Home > EulerForge > Tutorials > 15. Loading Models

15. Loading Models

Overview

eulerforge.load_model() is a public API that lets you load EulerForge-trained checkpoints in a single line. It automatically detects the training strategy (plain LoRA, MoE, MixtureLoRA) and selects the appropriate loading method.


Prerequisites


1. Basic Usage

from eulerforge import load_model

result = load_model("outputs/run_20260311_163425")

# Return value
result.model       # nn.Module (eval mode)
result.tokenizer   # PreTrainedTokenizer
result.metadata    # ModelMetadata

load_model() auto-detects the path type:

Path Type Detection Criterion Example
run_dir resolved_config.json exists outputs/run_20260311_163425
checkpoint_dir config.json exists outputs/run_20260311_163425/final

2. Checkpoint Selection

When specifying a run_dir, you can select a checkpoint with the checkpoint parameter.

# final (default)
result = load_model("outputs/run_20260311_163425", checkpoint="final")

# best checkpoint
result = load_model("outputs/run_20260311_163425", checkpoint="best")

# latest checkpoint
result = load_model("outputs/run_20260311_163425", checkpoint="latest")
checkpoint Subdirectory
"final" {run_dir}/final/
"best" {run_dir}/checkpoint-best/
"latest" {run_dir}/checkpoint-latest/

If you specify a checkpoint_dir directly, the checkpoint parameter is ignored:

result = load_model("outputs/run_20260311_163425/final")

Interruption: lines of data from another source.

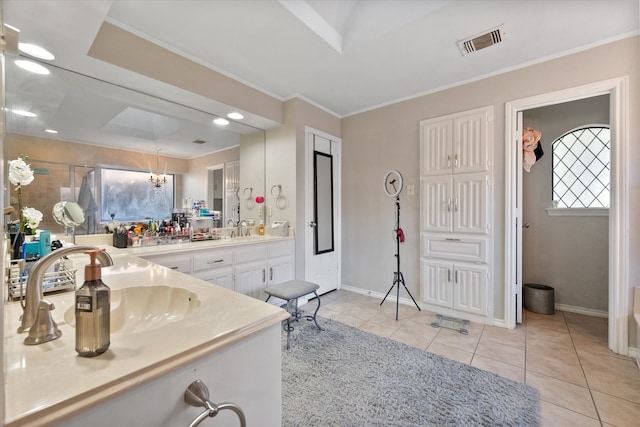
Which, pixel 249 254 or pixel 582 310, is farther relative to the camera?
pixel 582 310

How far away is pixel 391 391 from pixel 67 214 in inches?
101

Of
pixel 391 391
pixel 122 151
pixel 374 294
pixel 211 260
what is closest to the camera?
pixel 391 391

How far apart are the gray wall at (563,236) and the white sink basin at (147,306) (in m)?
3.86

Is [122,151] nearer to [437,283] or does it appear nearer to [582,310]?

3. Load Precision (Quantization)

Use the load_precision parameter to specify the model's loading precision.

# 4-bit quantization (NF4 + double quantization)
result = load_model("outputs/run_20260311_163425", load_precision="int4")

# 8-bit quantization
result = load_model("outputs/run_20260311_163425", load_precision="int8")

# bfloat16 (Ampere+ GPUs)
result = load_model("outputs/run_20260311_163425", load_precision="bf16")

Supported Precisions

Value Description Requirements
None Model's original precision (default) --
"fp32" float32 --
"fp16" float16 GPU recommended
"bf16" bfloat16 Ampere+ GPU
"int8" 8-bit quantization bitsandbytes
"int4" 4-bit NF4 quantization bitsandbytes

int4 Quantization Configuration

When int4 is specified, the following BitsAndBytesConfig is automatically applied:

BitsAndBytesConfig(
    load_in_4bit=True,
    bnb_4bit_compute_dtype=torch.bfloat16,
    bnb_4bit_quant_type="nf4",
    bnb_4bit_use_double_quant=True,
)

4. Automatic Loading by Training Strategy

load_model() auto-detects the checkpoint's training strategy and loads it using the appropriate method.

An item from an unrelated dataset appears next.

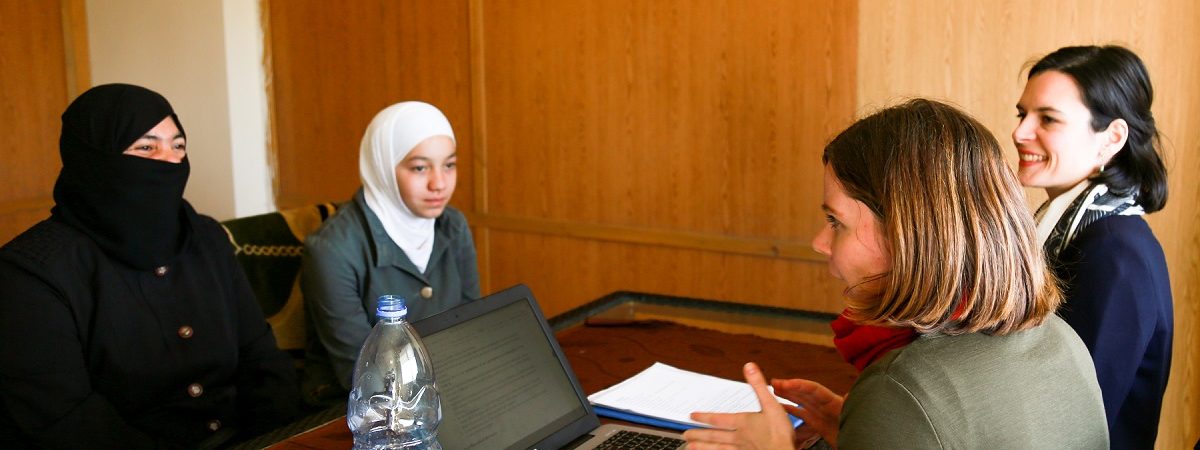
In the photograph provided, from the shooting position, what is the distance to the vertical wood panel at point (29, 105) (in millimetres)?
4078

Strategy Loading Method Resulting Model
dense_lora LoRA merge -> dense Dense model
moe_expert_lora MoE structure reconstruction MoE model (structure preserved)
mixture_lora MixtureLoRA reconstruction MixtureLoRA model (structure preserved)
none Direct from_pretrained() load HF model

User code is identical regardless of strategy:

# Same code for dense_lora, moe_expert_lora, and mixture_lora
result = load_model("outputs/run_20260311_163425")
response = generate(result.model, result.tokenizer, "Hello")

5. Inspecting Metadata

result = load_model("outputs/run_20260311_163425")
m = result.metadata

print(f"Strategy: {m.strategy}")              # "dense_lora"
print(f"Backbone: {m.backbone}")              # "qwen3"
print(f"Path type: {m.path_type}")            # "run_dir"
print(f"Checkpoint: {m.checkpoint_dir}")       # absolute path
print(f"Structure preserved: {m.structure_preserved}")  # True/False
print(f"Load precision: {m.load_precision}")   # "int4" etc. or None

if m.lora_config:
    print(f"LoRA r: {m.lora_config['lora_r']}")
    print(f"LoRA alpha: {m.lora_config['lora_alpha']}")

ModelMetadata Fields

Field Type Description
strategy str "dense_lora" | "moe_expert_lora" | "mixture_lora" | "none"
backbone str "qwen3" | "llama" | "gemma3" | ""
path_type str "run_dir" | "checkpoint_dir"
checkpoint_dir str Absolute path to the actual checkpoint directory
lora_config dict \| None {"lora_r": int, "lora_alpha": float}
structure_preserved bool Whether MoE/MixtureLoRA structure is preserved
load_precision str \| None Load precision

6. Inference Examples

6.1 Chat Generation

import torch
from eulerforge import load_model

result = load_model("outputs/run_20260311_163425", load_precision="int4")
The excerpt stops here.